Why we need more women leaders
By many accounts, it would seem women have come a long way in this world. Maybe you lived the 1960s, or maybe, like me, you can only watch those years on Sunday nights with the TV show “Mad Men,” which follows the lives of ad execs in 1960s Manhattan. Either way, you know things have changed.
Few in the business world will say out loud that women are not capable. In my mother’s generation, women were instructed that they had three options: teacher, nurse, housewife. Now, there is virtually no field in which a woman does not participate.
Here in Fayette County, even, female politicians have taken leadership roles at even greater rates than other areas of our state. According to an editorial in the Herald-Standard last Sunday, women represent two legislative districts, in Fayette and Green counties, and, after the nomination of three women for countywide positions in May, we have nearly reached a 50/50 gender split in county political offices.
On the national level, Hillary Clinton is as powerful a political figure as anyone, and by 2016, I predict, her power will have grown.
And yet.
Few would dispute that it remains a man’s world. The stats are disheartening: out of 190 heads-of-state in the world, only nine are women. Women in high-level corporate positions top out at 15 percent — the same as in 2002. Women participate in most fields, but in many of them, the female workforce is just a small slice of the pie.
And these women face unique battles every day, like balancing work and childcare, struggling to be heard in a male-dominated environment, where they may not even realize their own biases, and dealing with being disliked by their colleagues — studies show that successful, powerful men are both respected and well-liked, while successful, powerful women are respected but deemed cold and unpleasant.
And when it comes to our military and defense, men obviously run the show. Politicians are always careful to say “our men and women in the military,” but test yourself: when someone says “soldier” or “general,” what do you picture? From a recent hearing about the very real problem of sexual assault in the military, we get the standard photo of the room’s layout: a long row of men at a mahogany table, 11 of them, and just one woman. It was a similar picture during the debate about whether religious organizations that provide health insurance should be required to cover birth control: a panel of (white) men, deciding on issues that will never affect them. Both genders recognize how wrong this is, but nothing changes.

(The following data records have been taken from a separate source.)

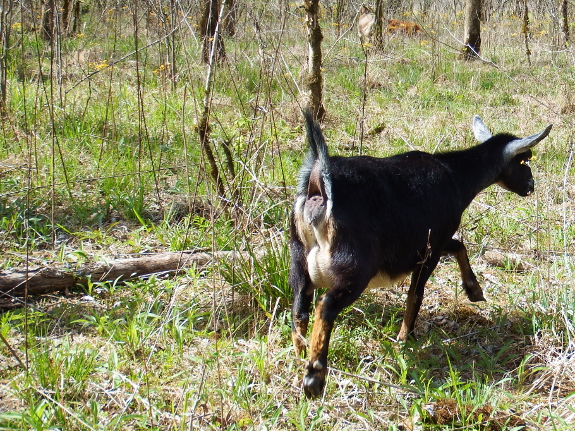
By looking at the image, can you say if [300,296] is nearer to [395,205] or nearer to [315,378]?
[315,378]

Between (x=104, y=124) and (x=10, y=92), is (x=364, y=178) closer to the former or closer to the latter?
(x=104, y=124)

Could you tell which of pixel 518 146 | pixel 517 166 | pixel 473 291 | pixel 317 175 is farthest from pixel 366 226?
pixel 517 166

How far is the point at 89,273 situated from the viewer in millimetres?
4109

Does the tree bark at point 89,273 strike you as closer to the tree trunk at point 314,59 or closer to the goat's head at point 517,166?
the goat's head at point 517,166

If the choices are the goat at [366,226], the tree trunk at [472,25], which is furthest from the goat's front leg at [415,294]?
the tree trunk at [472,25]

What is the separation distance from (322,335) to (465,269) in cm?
147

Facebook CEO Sheryl Sandberg wrote a flash-bang book called “Lean In” about women’s stumbling blocks to success, which instructs women to take risks, be bold and don’t huddle in the corner. The world is ready, she seemed to suggest, for women to take their rightful place, but women hold women back.
She’s not wrong. I know from being an editor that fewer women writers submit their work for publication. Fewer women vie for top positions. A lot of women want nothing to do with combat. But it’s a complicated question: are women less likely to “go big” because they understand that these worlds are not meant for them in the first place, or because they have been socialized to step back and not negotiate for what they want, or because they are more or less pre-disposed to find these worlds distasteful?
I know, as an introvert, I’d be miserable as a CEO. Not to mention bad at it. And then I consider the worldwide havoc caused by gigantic, multinational corporations and military action. Death, poverty, environmental ruin. Is it a success if women start playing a larger role in that system?
Which leads to another question: when there are flaws in a system, is the best course of action to wash your hands of it, or get or stay involved and hope to change the system from within?
Maybe staying in and getting involved is the answer. Maybe women could revolutionize the way we see corporate America and military defense, because their framework for seeing the world is different. Not because of their gender, but because of the way their gender is treated.
In male-dominated worlds, women are hurt. Military sexual assault is rampant. Women who work in high-powered offices have to work harder to be noticed, for their ideas to be taken seriously. Maybe the only way to change that is to add more women to the mix.
Jessica Vozel is a resident of Perryopolis.